Political debates have me rolling my eyes so much I think I got optical whiplash. I should sue. - Foamy The Squirrel
Not really. There are a couple of developed nations that still have a high birth rate which shows that reduced fertility is not an automatic byproduct of developmnt. The current UN forecast is 11 billion in the early 22nd century. I think mother nature will have something to say about that.
thegodmovie.com - watch it
The average new computer being sold today sits on a desk in an office or is a facebook machine at home. It will have in it 500GB to 1TB of storage on average ? Then whats the actual usage, 20% or less ? I have people asking me all the time, my computer is slow do I have too many pictures on it ? I look at their drive, 482GB capacity, 404GB free.

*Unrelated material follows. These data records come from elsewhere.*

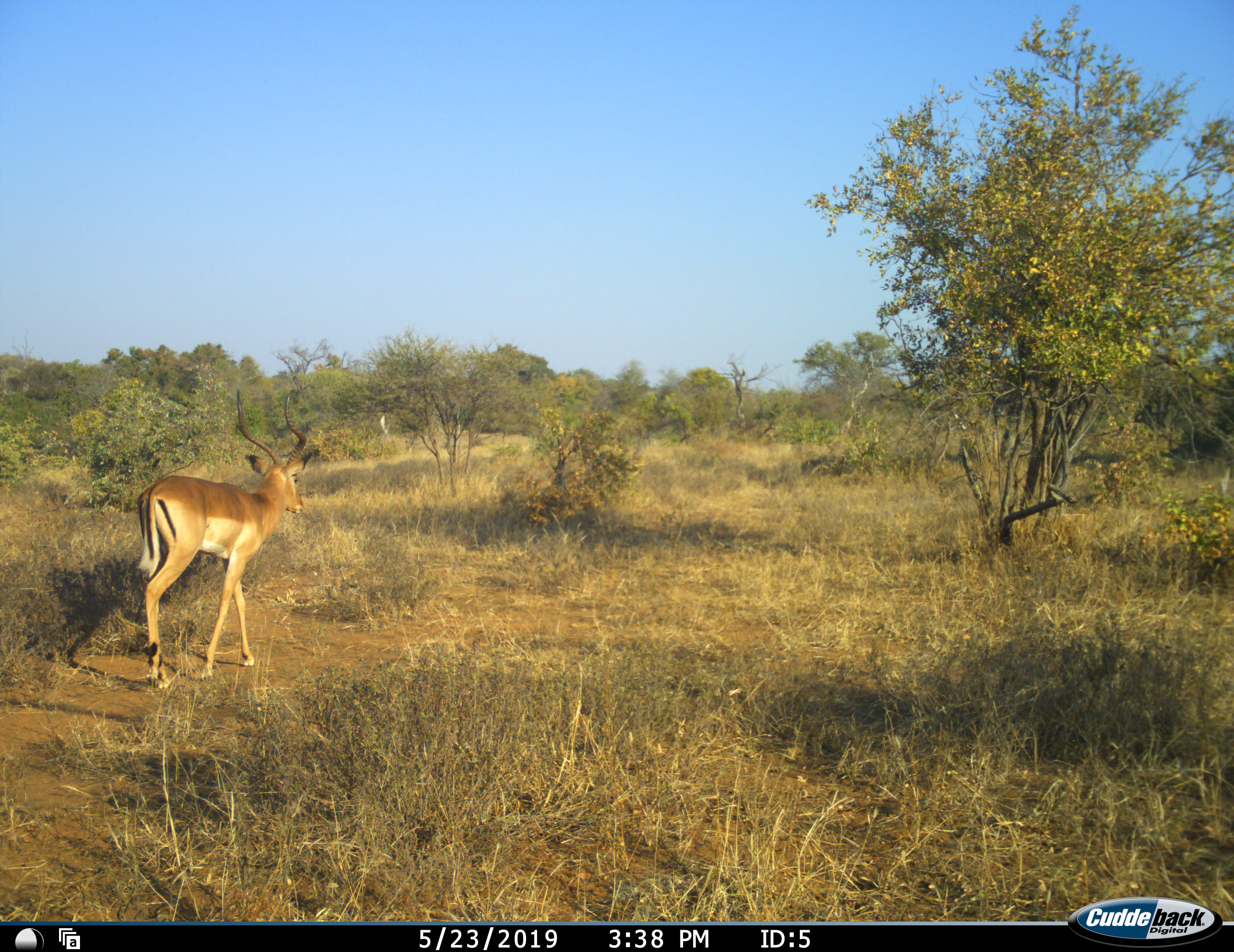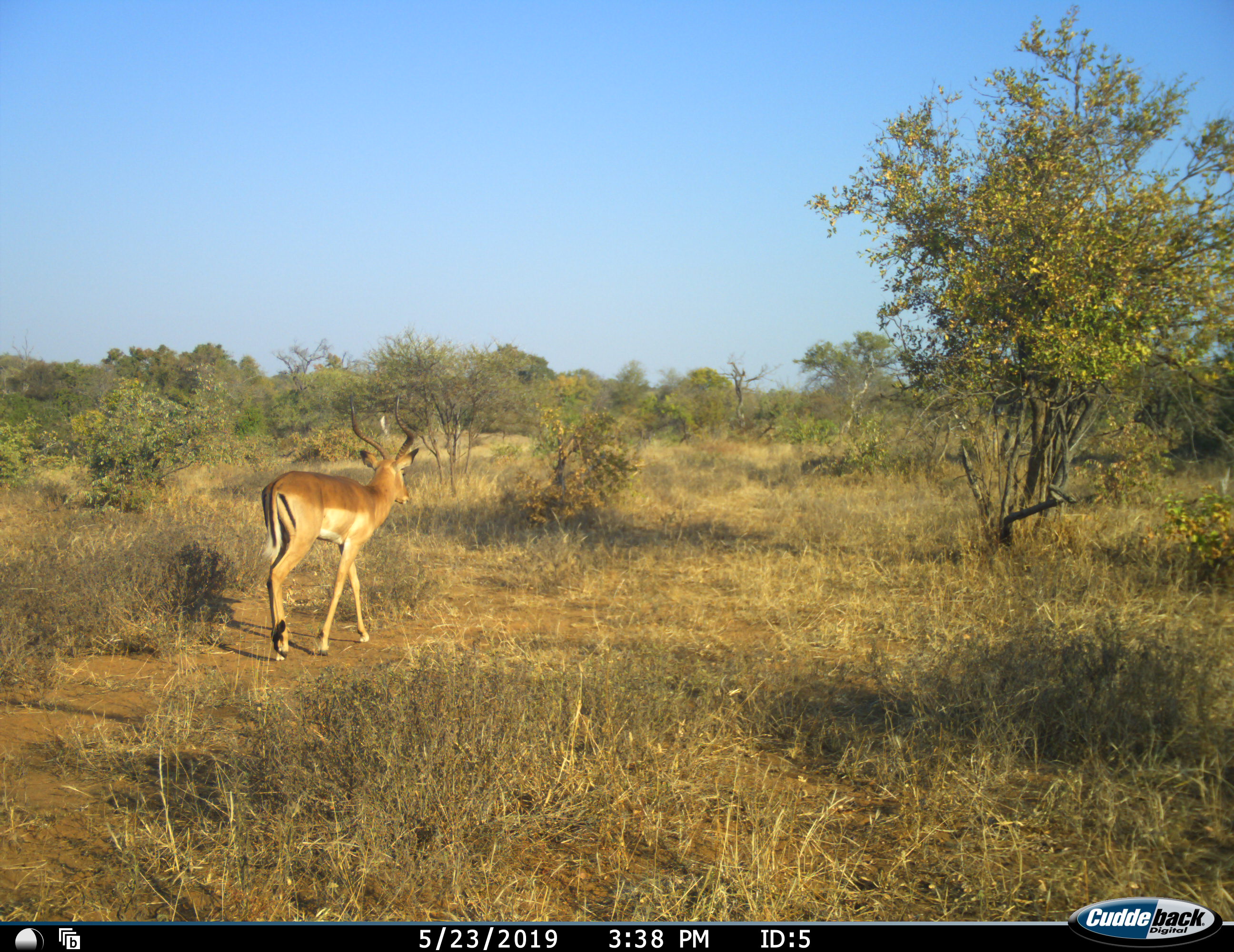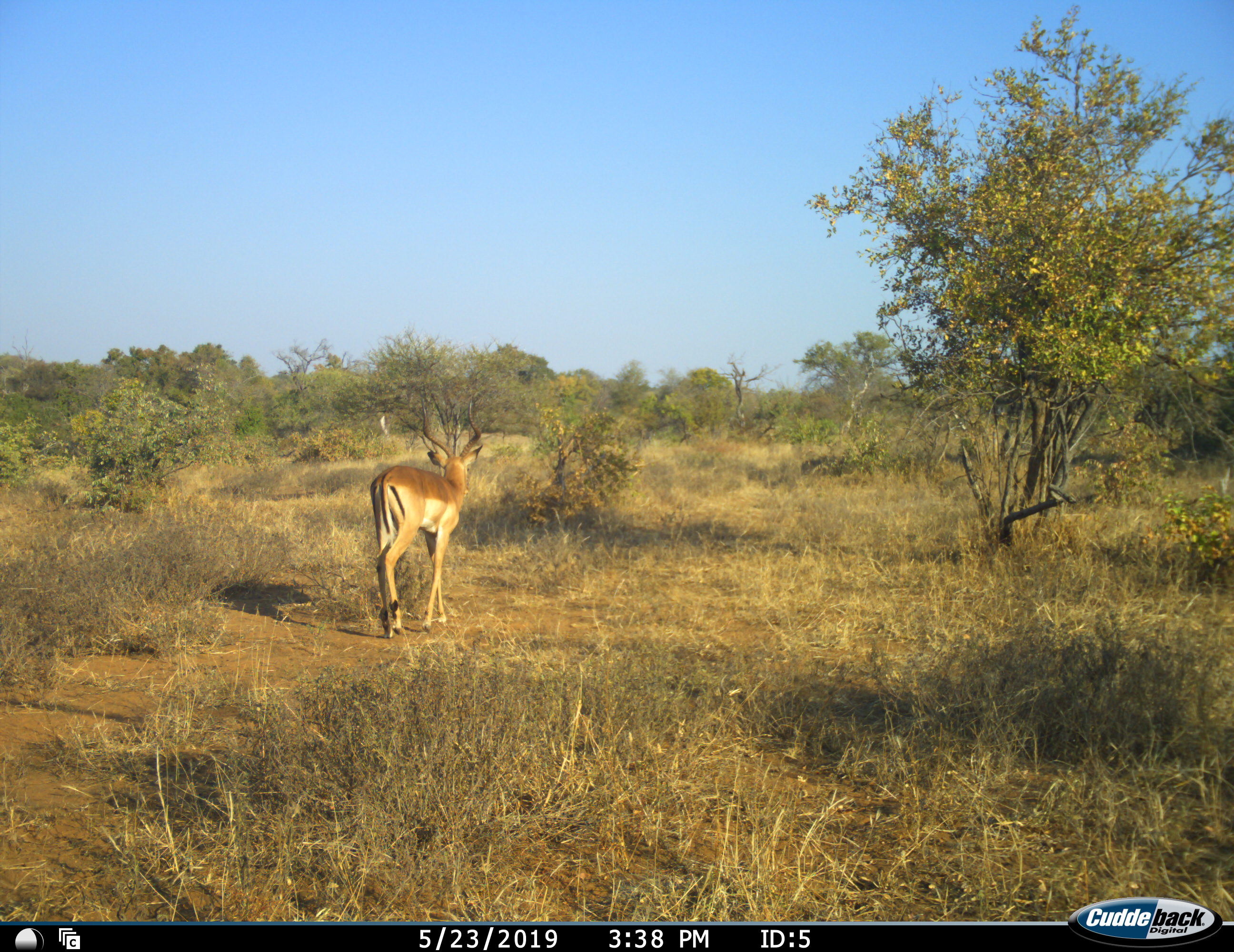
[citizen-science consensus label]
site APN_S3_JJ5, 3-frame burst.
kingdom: Animalia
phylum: Chordata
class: Mammalia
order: Artiodactyla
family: Bovidae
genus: Aepyceros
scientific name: Aepyceros melampus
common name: impala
Impala (Aepyceros melampus), count 1. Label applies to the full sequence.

Sure there are some users who have hundreds of movies stored on their computer and businesses and datacenters who would love a drive like that but by number of computers, thats a small percentage. A majority of computers would do much better with just a SSD 1/4 the size of the HDD they currently have. A faster system overall, bootup times cut by 60%, 20-30 minutes more battery life in laptops....

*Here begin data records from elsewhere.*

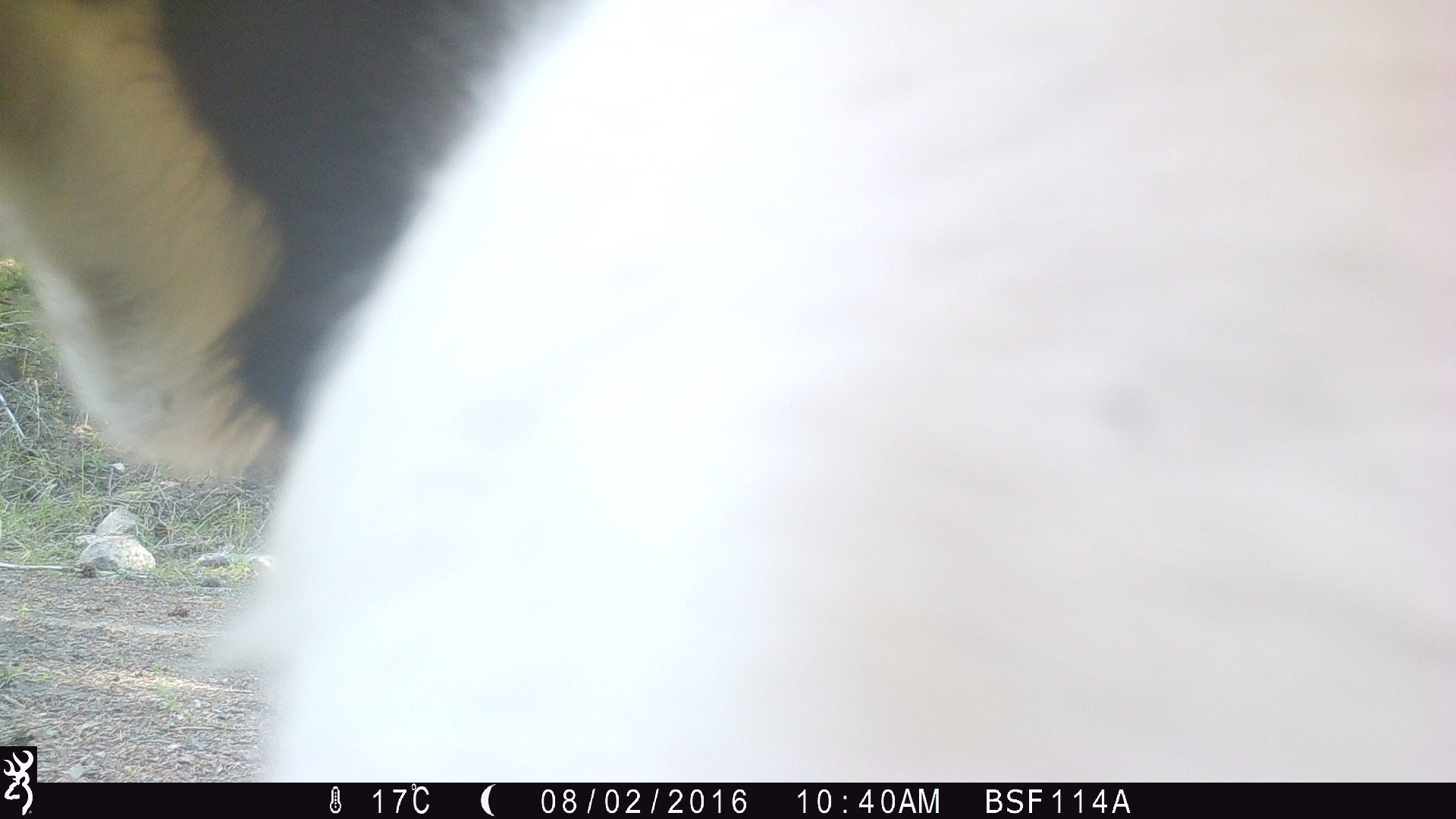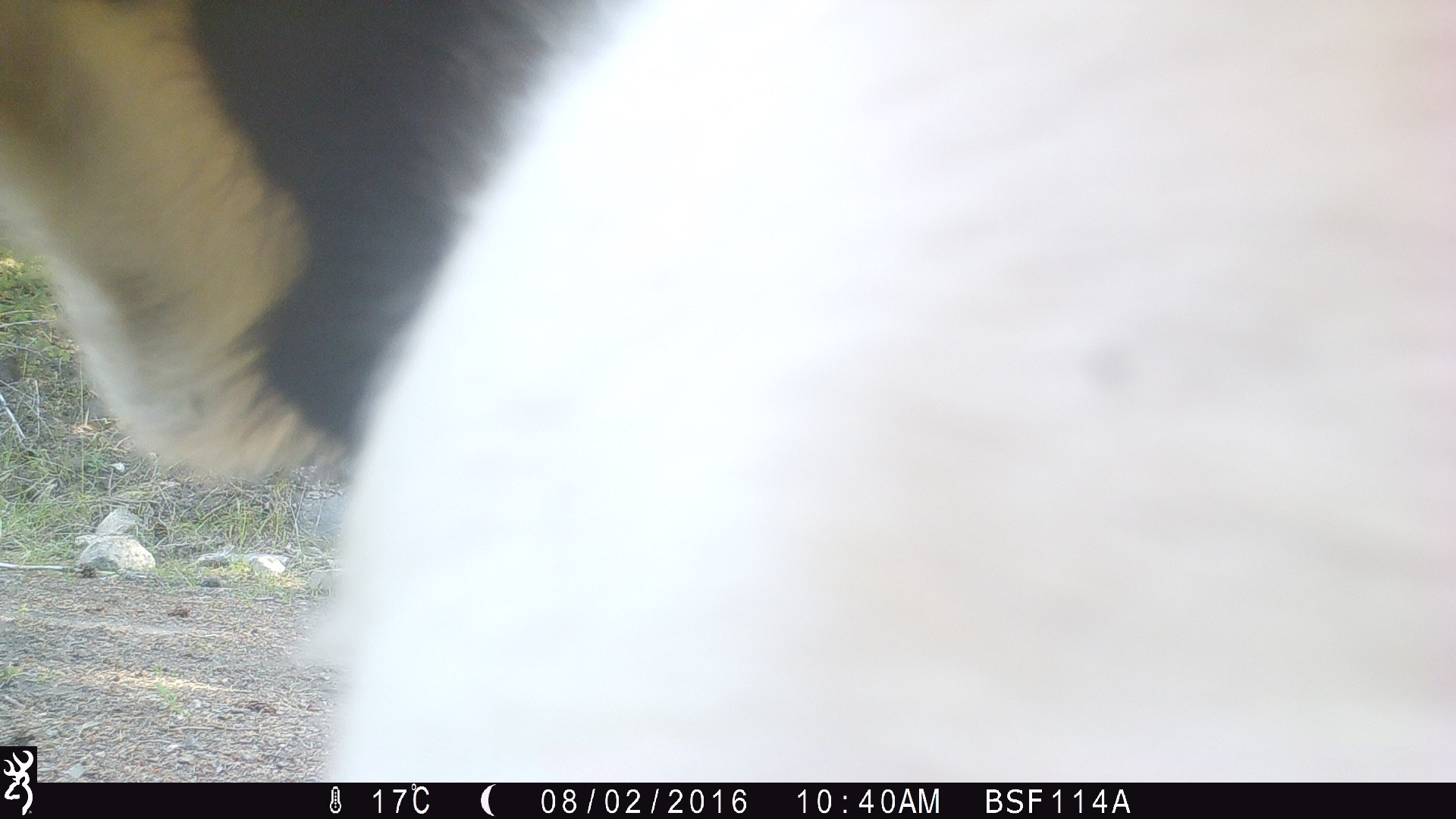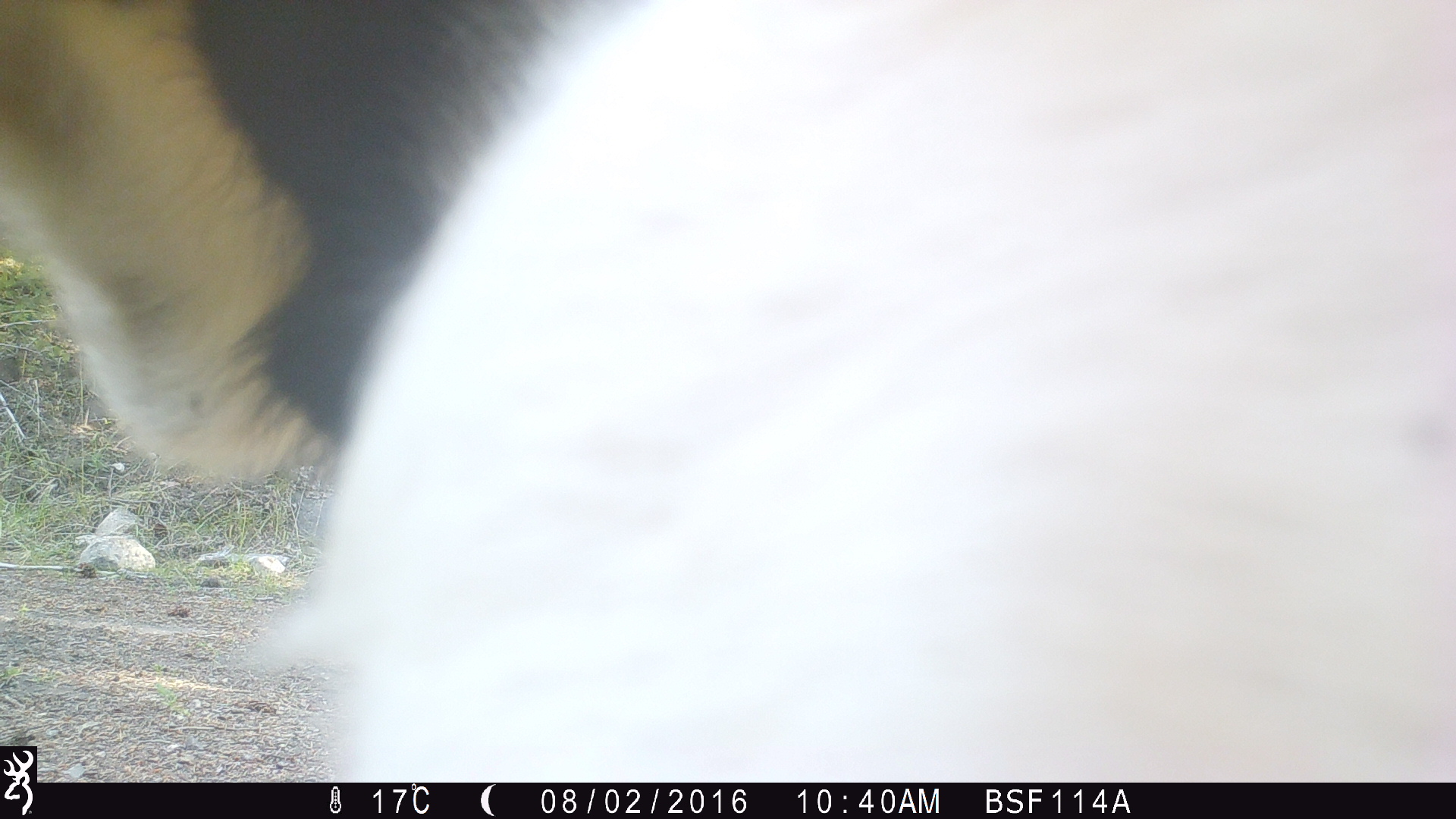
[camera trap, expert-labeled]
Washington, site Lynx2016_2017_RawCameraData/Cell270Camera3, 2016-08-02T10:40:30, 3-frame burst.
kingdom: Animalia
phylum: Chordata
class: Mammalia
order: Artiodactyla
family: Bovidae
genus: Bos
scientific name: Bos taurus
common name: domestic cattle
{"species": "domestic cattle (Bos taurus)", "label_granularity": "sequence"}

We'll all be able to store all our "home movies" and photos on one drive!
To increase tenfold in 11 years, the Kryder rate https://en.wikipedia.org/wiki/... would have to jump from 15%/year to 23%/year. While this is not fundamentally impossible, in an era of diminishing revenue for magnetic storage I can't see it happening.

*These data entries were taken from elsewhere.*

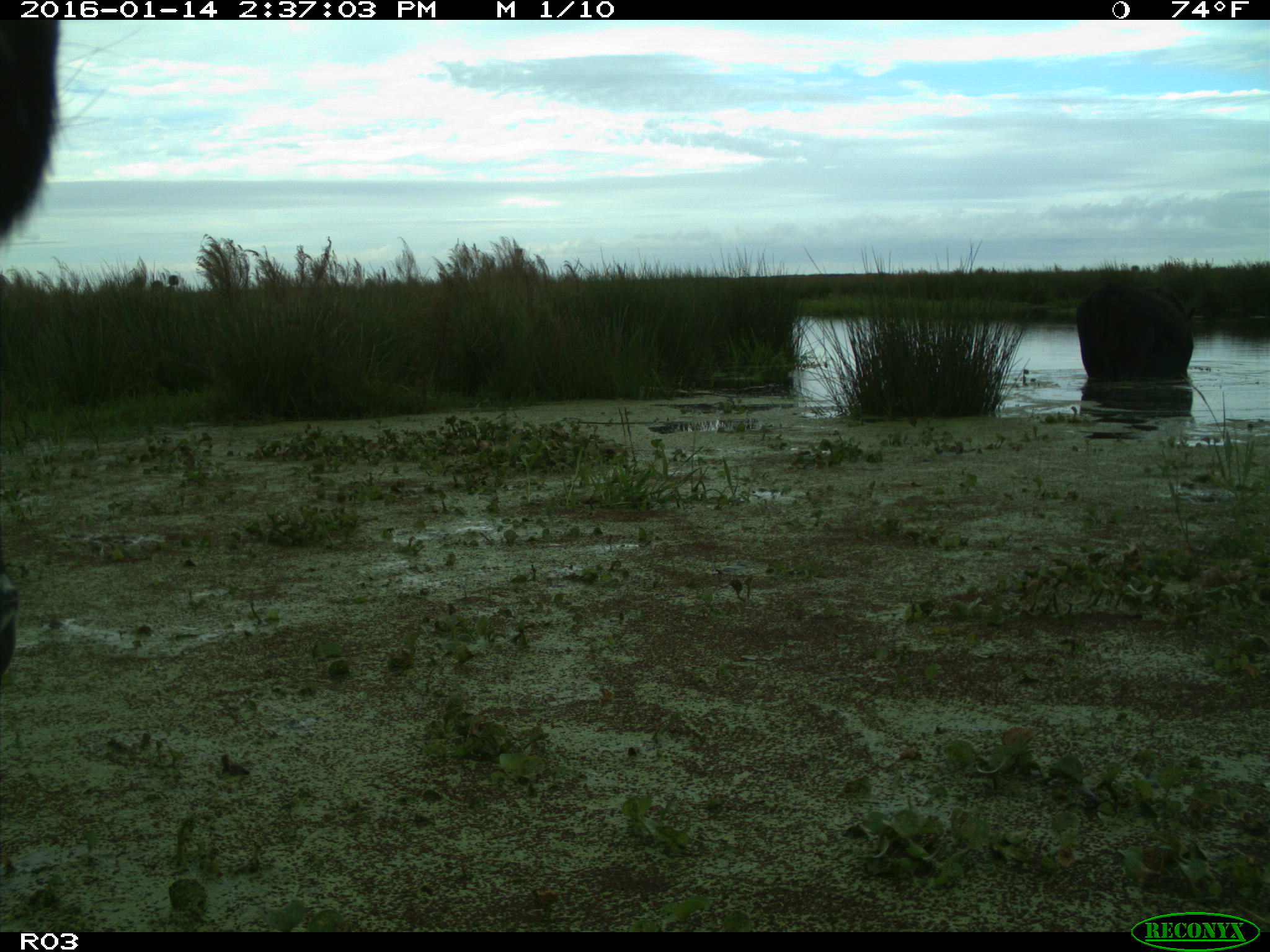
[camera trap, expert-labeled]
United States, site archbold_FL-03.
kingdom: Animalia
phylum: Chordata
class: Mammalia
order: Artiodactyla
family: Bovidae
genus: Bos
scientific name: Bos taurus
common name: domestic cow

Oh, I'm sorry sir, I thought you were referring to me, Mr. Wensleydale.
Because the cost of a drive to a company is somehow many hundreds of times what it is to you and me. My company measures the cost of disk at $10,000 per terabyte, whereas I can get a 3 Terabyte drive for less than $100.
My company has 60 employees and they have a 1 GB limit on e-mail accounts. I'm not sure they still manufacture drives small enough to where that is a valid limitation.
They also encourage you to back up your data, and provider a shared drive amongst all users which has a total size of 40 GB. Most of our laptops have 1 to 2 TB drives.
If you are not allowed to question your government then the government has answered your question.
400 MB is enough to store a library. The problem is, a picture is worth a thousand words, but it takes the space of 100,000. And a video takes the space of 10 or 20 pictures per second of video.
Pictures and video is what a lot of the large drives are being used to store.
If you are not allowed to question your government then the government has answered your question.
I boot from the cloud.
This cache and especially native command queuing (ncq), the drive ALREADY has to pay attention to the sequence in which operations are carried out. A read requested first, then a write, might already be done in reverse order, requiring a check that the sector read isn't the same one written.
I don't see any reason reading and writing two sectors at a time makes any fundamental difference.
(shrugs) your IT is definitely stuck in the 2000s (i.e. 5+ years ago).
Cost per TB (raw storage, the hardware to hold the storage, plus the backup tapes / disks) for bulk storage - is definitely more like $800-$1000 per TB these days and not $10k. The sweet spot for bulk storage these days is the 3TB 3.5" enterprise SATA drives at about $230 each. Add in the loss of capacity due to RAID + server costs and you're at about $500/TB of actual storage.
Primary storage is still much more expensive at $1500-$2000 per TB. But primary storage is using SSDs (around $1/GB) or 15k SAS drives (about $0.35/GB to $0.50/GB). And not the relatively inexpensive 3TB enterprise drives at $0.08/GB.
Wolde you bothe eate your cake, and have your cake?